2007 - А.А. Белавин и Y. Nambu
Pomeranchuk Prize Winners 2007
According to the decision of the International Pomeranchuk Prize Committee the Pomeranchuk Prize for 2007 is awarded to Alexander Belavin (Landau Institute for Theoretical Physics, Moscow) and Yoichiro Nambu (Enrico Fermi Institute, University of Chicago
Laureate of the Pomeranchuk Prize 2007
Alexander Belavin receiving the diploma from
the Chairmanof the Committee Alexey Kaidalov
The Prize is awarded to Alexander Belavin for remarkable achievements in quantum field theory, such as instanton solutions in QCD, and deep insights in two-dimensional conformal string theory. A.A. Belavin is a Professor at L.D. Landau Institute for Theoretical Physics. Among his most considerable achievements there is a discovery of BPST (Belavin-Polyakov-Shvarts-Tyupkin) instantons in non-Abelian gauge theory in 1975. This provided a qualitative explanation of the quark confinement phenomena and U(1)-problem and initiated a new direction in Quantum Field Theory.
In 1973 A. Belavin in collaboration with G.Avdeeva discovered a non-trivial zero of Gell-Mann - Low and a scaling regime in a guage field theory, proving a possibility of a new strong coupling regime of non-perturbative nature. Belavin found a broad class of new exact S-matrices, (Belavin's S matrices), and proposed corresponding exactly solvable models in two-dimensional relativistic theories in 1981
In the celebrated BPZ (Belavin-Polyakov-Zamolodchikov) paper of 1984 a formulation of two-dimensional conformal field theories was given. The conformal field theory plays a fundamental role in a modern string theory at critical and non-critical space-time dimensions.
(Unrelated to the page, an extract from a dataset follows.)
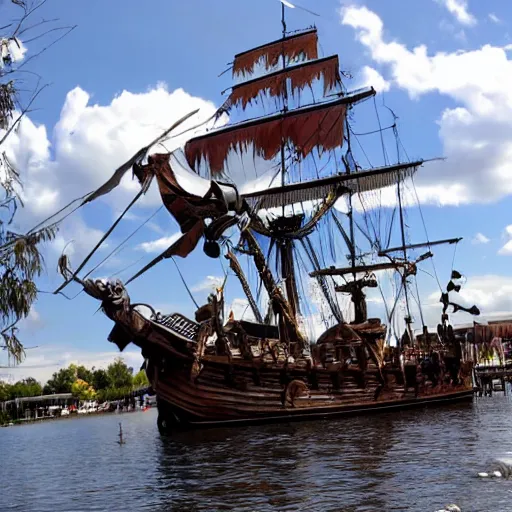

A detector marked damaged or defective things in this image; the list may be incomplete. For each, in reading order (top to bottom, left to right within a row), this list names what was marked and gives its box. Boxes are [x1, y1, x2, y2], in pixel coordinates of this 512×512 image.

tattered sail [233, 28, 320, 76]
tattered sail [224, 55, 340, 110]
The discovery by A.A. Belavin and V.G. Knizhnik of a holomorphic property (Belavin-Knizhnik's theorem) for the dual amplitudes in string theory in 1986 allowed working out explicit expressions for amplitudes of critical strings up to the fourth order.
Most recent development of conformal field theory and Liouville gravity theory includes exact expressions for multiparticle Veneziano amplitudes in Polyakov's string (in collaboration with A. Zamolodchikov).
The Prize is awarded to Yoichiro Nambu for outstanding contributions to elementary particle physics, including spontaneous symmetry breaking, colored gluons and string theory, that have had such a major impact on our understanding of these key concepts for a number of decades. Yoichiro Nambu is Harry Pratt Judson Distinguished Service Professor Emeritus, Dept. of Physics and Enrico Fermi Institute. He received his Doctor of Science degree from the University of Tokyo in 1952. In 1952, he was invited to the Institute for Advanced Study in Princeton. He became Professor of Physics at the University of Chicago in 1958, where, from 1974 to 1977, he was also Chairman of the Department of Physics.
Nambu has made many important contributions to the development of elementary particle theory. He is famous for having proposed the "color charge" of quantum chromodynamics, for having done early work on spontaneous symmetry breaking in particle physics, and for having discovered that the dual resonance model could be explained as a quantum mechanical theory of strings. He is accounted as one of the founders of string theory.
The spontaneous symmetry breaking model of hadron mass generation was developed by Nambu, together with Jona-Lasinio. This model is based on an analogy with the BCS theory of superconductivity. The modern version of the N(ambu)--J(ona)-L(asinio) Model is a low energy approximation to Quantum Chromodynamics. It also gives important insight into the nucleon-nucleon force, both in free space and in nuclei. Some features of nuclei, such as the approximate validity of the interacting boson model, appear to be due to a manifestation of spontaneous symmetry breaking due to the nuclear pairing interaction. The NJL model was originally proposed around 1960, before it was realized that nucleons are made up of three quarks. However, Nambu. with Han, did some pioneering work along these lines concerning gluons.
Nambu and Han generalized this idea to strong interactions, and proposed that the force between quarks is carried by gluons. In the original version of Nambu's work, the quarks were taken to have integral charges, but that was later corrected by Gell-Mann who introduced fractional charges.
The Nambu-Goto action in string theory is named after Nambu and Tetsuo Goto. Also, massless bosons arising in field theories with spontaneous symmetry breaking are sometimes referred to as Nambu-Goldstone bosons
Y. Nambu has won numerous honors and awards including the J. Robert Oppenheimer Prize, the U.S.'s National Medal of Science, Japan's Order of Culture, the Planck Medal, the Wolf Prize, the Franklin Medal, the Dirac Medal and the Sakurai Prize.